#### Stated goal:
Extract and copy in full every line of the material that contains the string "evenodd". Case counts.

• • • • • • •

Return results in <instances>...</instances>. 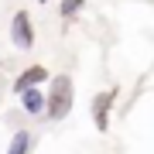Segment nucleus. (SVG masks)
Instances as JSON below:
<instances>
[{
  "label": "nucleus",
  "mask_w": 154,
  "mask_h": 154,
  "mask_svg": "<svg viewBox=\"0 0 154 154\" xmlns=\"http://www.w3.org/2000/svg\"><path fill=\"white\" fill-rule=\"evenodd\" d=\"M48 93H45V116L51 123L55 120H65L69 110H72V99H75V86H72V75H48Z\"/></svg>",
  "instance_id": "f257e3e1"
},
{
  "label": "nucleus",
  "mask_w": 154,
  "mask_h": 154,
  "mask_svg": "<svg viewBox=\"0 0 154 154\" xmlns=\"http://www.w3.org/2000/svg\"><path fill=\"white\" fill-rule=\"evenodd\" d=\"M11 41H14V48H21V51H28L34 45V24H31L28 11H17L14 14V21H11Z\"/></svg>",
  "instance_id": "f03ea898"
},
{
  "label": "nucleus",
  "mask_w": 154,
  "mask_h": 154,
  "mask_svg": "<svg viewBox=\"0 0 154 154\" xmlns=\"http://www.w3.org/2000/svg\"><path fill=\"white\" fill-rule=\"evenodd\" d=\"M116 103V89H106V93H96L93 99V123L99 130H106L110 127V106Z\"/></svg>",
  "instance_id": "7ed1b4c3"
},
{
  "label": "nucleus",
  "mask_w": 154,
  "mask_h": 154,
  "mask_svg": "<svg viewBox=\"0 0 154 154\" xmlns=\"http://www.w3.org/2000/svg\"><path fill=\"white\" fill-rule=\"evenodd\" d=\"M45 82H48V69H45V65H28L21 75L14 79V93H24V89H31V86H45Z\"/></svg>",
  "instance_id": "20e7f679"
},
{
  "label": "nucleus",
  "mask_w": 154,
  "mask_h": 154,
  "mask_svg": "<svg viewBox=\"0 0 154 154\" xmlns=\"http://www.w3.org/2000/svg\"><path fill=\"white\" fill-rule=\"evenodd\" d=\"M17 96H21L24 113L41 116V110H45V89H41V86H31V89H24V93H17Z\"/></svg>",
  "instance_id": "39448f33"
},
{
  "label": "nucleus",
  "mask_w": 154,
  "mask_h": 154,
  "mask_svg": "<svg viewBox=\"0 0 154 154\" xmlns=\"http://www.w3.org/2000/svg\"><path fill=\"white\" fill-rule=\"evenodd\" d=\"M28 147H31V134H28V130H17L14 137H11L7 154H28Z\"/></svg>",
  "instance_id": "423d86ee"
},
{
  "label": "nucleus",
  "mask_w": 154,
  "mask_h": 154,
  "mask_svg": "<svg viewBox=\"0 0 154 154\" xmlns=\"http://www.w3.org/2000/svg\"><path fill=\"white\" fill-rule=\"evenodd\" d=\"M79 11H82V0H62V7H58V14L65 17V21H69V17H75Z\"/></svg>",
  "instance_id": "0eeeda50"
},
{
  "label": "nucleus",
  "mask_w": 154,
  "mask_h": 154,
  "mask_svg": "<svg viewBox=\"0 0 154 154\" xmlns=\"http://www.w3.org/2000/svg\"><path fill=\"white\" fill-rule=\"evenodd\" d=\"M41 4H48V0H41Z\"/></svg>",
  "instance_id": "6e6552de"
}]
</instances>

• • • • • • •

#### Expected output:
  "mask_svg": "<svg viewBox=\"0 0 154 154\" xmlns=\"http://www.w3.org/2000/svg\"><path fill=\"white\" fill-rule=\"evenodd\" d=\"M48 93H45V116L51 123L55 120H65L69 110H72V99H75V86H72V75H48Z\"/></svg>",
  "mask_svg": "<svg viewBox=\"0 0 154 154\" xmlns=\"http://www.w3.org/2000/svg\"><path fill=\"white\" fill-rule=\"evenodd\" d=\"M11 41H14V48H21V51H28L34 45V24H31L28 11H17L14 14V21H11Z\"/></svg>",
  "mask_svg": "<svg viewBox=\"0 0 154 154\" xmlns=\"http://www.w3.org/2000/svg\"><path fill=\"white\" fill-rule=\"evenodd\" d=\"M116 103V89H106V93H96L93 99V123L99 130H106L110 127V106Z\"/></svg>",
  "mask_svg": "<svg viewBox=\"0 0 154 154\" xmlns=\"http://www.w3.org/2000/svg\"><path fill=\"white\" fill-rule=\"evenodd\" d=\"M45 82H48V69H45V65H28L21 75L14 79V93H24V89H31V86H45Z\"/></svg>",
  "mask_svg": "<svg viewBox=\"0 0 154 154\" xmlns=\"http://www.w3.org/2000/svg\"><path fill=\"white\" fill-rule=\"evenodd\" d=\"M17 96H21L24 113L41 116V110H45V89H41V86H31V89H24V93H17Z\"/></svg>",
  "mask_svg": "<svg viewBox=\"0 0 154 154\" xmlns=\"http://www.w3.org/2000/svg\"><path fill=\"white\" fill-rule=\"evenodd\" d=\"M28 147H31V134H28V130H17L14 137H11L7 154H28Z\"/></svg>",
  "mask_svg": "<svg viewBox=\"0 0 154 154\" xmlns=\"http://www.w3.org/2000/svg\"><path fill=\"white\" fill-rule=\"evenodd\" d=\"M79 11H82V0H62V7H58V14L65 17V21H69V17H75Z\"/></svg>",
  "mask_svg": "<svg viewBox=\"0 0 154 154\" xmlns=\"http://www.w3.org/2000/svg\"><path fill=\"white\" fill-rule=\"evenodd\" d=\"M41 4H48V0H41Z\"/></svg>",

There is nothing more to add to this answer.